German soldiers, Afghans die in blast

A truckload of munitions have exploded in northern Afghanistan, killing five civilians and two German soldiers from the NATO-led force, officials said.

Foreign troops have helped destroy munitions in the country

Fifteen Afghan civilians and a German soldier were hurt in the blast, near an airfield in Takhar province on Saturday afternoon as the munitions were being loaded on to a truck for disposal, said Takhar Governor Ghulam Ghaws Abubakar.

 

Earlier, an Afghan Defence Ministry spokesman said six civilians and two soldiers had been killed.

 

Lieutenant-Colonel Karen Tissot Van Patot, a spokeswoman for the NATO-led International Security Assistance Force, said two German soldiers observing the operation were killed and another wounded.

 

She said the cause of the incident was under investigation, but it was being treated as an accident.

 

“Certainly they knew at the onset that some of the ammunition was unstable; that is why they were sorting it and anticipation of it being destroyed,” she said.

 

The incident occurred in Rustaq, a district capital about 300km north of Kabul.

 

Abubakar said the blast destroyed a tent belonging to the Afghan-UN Joint Electoral Management Body organising the 18 September parliamentary election, but no election workers were hurt.

 

Abubakar said one Afghan was seriously hurt and all the casualties had been involved in the munitions removal.

 

Afghanistan is awash with weapons and munitions after more than a quarter of a century of warfare. Foreign troops have been assisting in disarming factional militias and destroying stockpiles of munitions.

 

German Foreign Minister Joschka Fischer said the explosion showed the risk German soldiers faced in Afghanistan.  
 
Taliban Clashes

 

“Our forces have collected the bodies of 76 more rebels from the battlefield”

Zahir Marad,
Afghan spokesman

Meanwhile, Afghan forces scouring mountains in the country’s south have found the bodies of another 76 suspected rebels, bringing to 178 the death toll in some of the deadliest fighting since the fall of the Taliban in 2001.

 

“Our forces have collected the bodies of 76 more rebels from the battlefield,” Defence Ministry spokesman Zahir Marad said on Saturday, adding that the corpses had been scattered across a wide mountainous area in and around the Miana Shien district of Kandahar province.

 

Fifty-six suspected rebels have also been captured since Tuesday in a blistering barrage by Afghan and US forces against rebel camps, Marad said.  

 

Meeting

 

In other news, government and US military leaders met in Miana Shien on Saturday with about 35 tribal chiefs to urge them to help battle the Taliban.

 

Dozens of Afghan and US troops guarded the meeting, which took place in a tent on a deserted field surrounded by mountains, and was attended by the governors of Zabul and Kandahar provinces, a US military commander and other top officials.

 

Ali Khail, a spokesman for the Zabul governor, said the officials urged the tribal leaders to cooperate in “fighting off the Taliban”.

 

Holding out

 

About 80 rebels were still believed to be in the mountains holding out against Afghan and US-led forces.

 

US and Afghan troops fought Taliban in a fresh offensive
US and Afghan troops fought Taliban in a fresh offensive

US and Afghan troops fought
Taliban in a fresh offensive

Two Taliban commanders, Mullah Dadullah and Mullah Brader, are believed to be surrounded in the mountainous region.

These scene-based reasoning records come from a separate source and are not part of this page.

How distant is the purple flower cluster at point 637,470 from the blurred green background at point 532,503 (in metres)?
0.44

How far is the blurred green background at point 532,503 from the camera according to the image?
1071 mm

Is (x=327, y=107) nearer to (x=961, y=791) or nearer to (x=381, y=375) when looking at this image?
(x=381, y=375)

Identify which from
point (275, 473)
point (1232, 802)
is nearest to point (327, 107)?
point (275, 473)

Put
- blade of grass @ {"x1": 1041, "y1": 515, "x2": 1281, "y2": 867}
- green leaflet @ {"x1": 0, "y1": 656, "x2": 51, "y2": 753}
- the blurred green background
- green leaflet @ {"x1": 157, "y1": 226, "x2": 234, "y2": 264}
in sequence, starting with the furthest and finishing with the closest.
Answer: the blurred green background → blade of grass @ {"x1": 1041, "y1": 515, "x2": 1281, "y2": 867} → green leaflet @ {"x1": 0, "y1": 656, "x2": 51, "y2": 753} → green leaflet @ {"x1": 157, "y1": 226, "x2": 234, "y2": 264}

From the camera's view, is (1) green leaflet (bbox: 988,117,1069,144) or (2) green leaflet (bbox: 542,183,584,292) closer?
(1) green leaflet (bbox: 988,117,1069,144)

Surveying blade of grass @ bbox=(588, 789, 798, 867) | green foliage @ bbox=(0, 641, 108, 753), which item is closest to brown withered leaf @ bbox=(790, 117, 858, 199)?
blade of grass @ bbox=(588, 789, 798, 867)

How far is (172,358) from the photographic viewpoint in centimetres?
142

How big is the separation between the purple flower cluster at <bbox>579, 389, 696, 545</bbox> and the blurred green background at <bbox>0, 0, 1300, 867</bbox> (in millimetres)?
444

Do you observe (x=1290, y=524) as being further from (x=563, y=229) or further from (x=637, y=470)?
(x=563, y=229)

Both are well-known names in the Taliban rebellion, accused of orchestrating attacks across much of Afghanistan‘s violence-ridden south.

 

Purported Taliban spokesman Mullah Latif Hakimi on Friday  denied that either man was surrounded, and said the government’s death toll was exaggerated.

  

About 465 suspected rebels have been reported killed since March, after snows melted on mountain tracks used by them.

 

In the same period, 29 US troops, 38 Afghan police and soldiers and 125 civilians have been killed.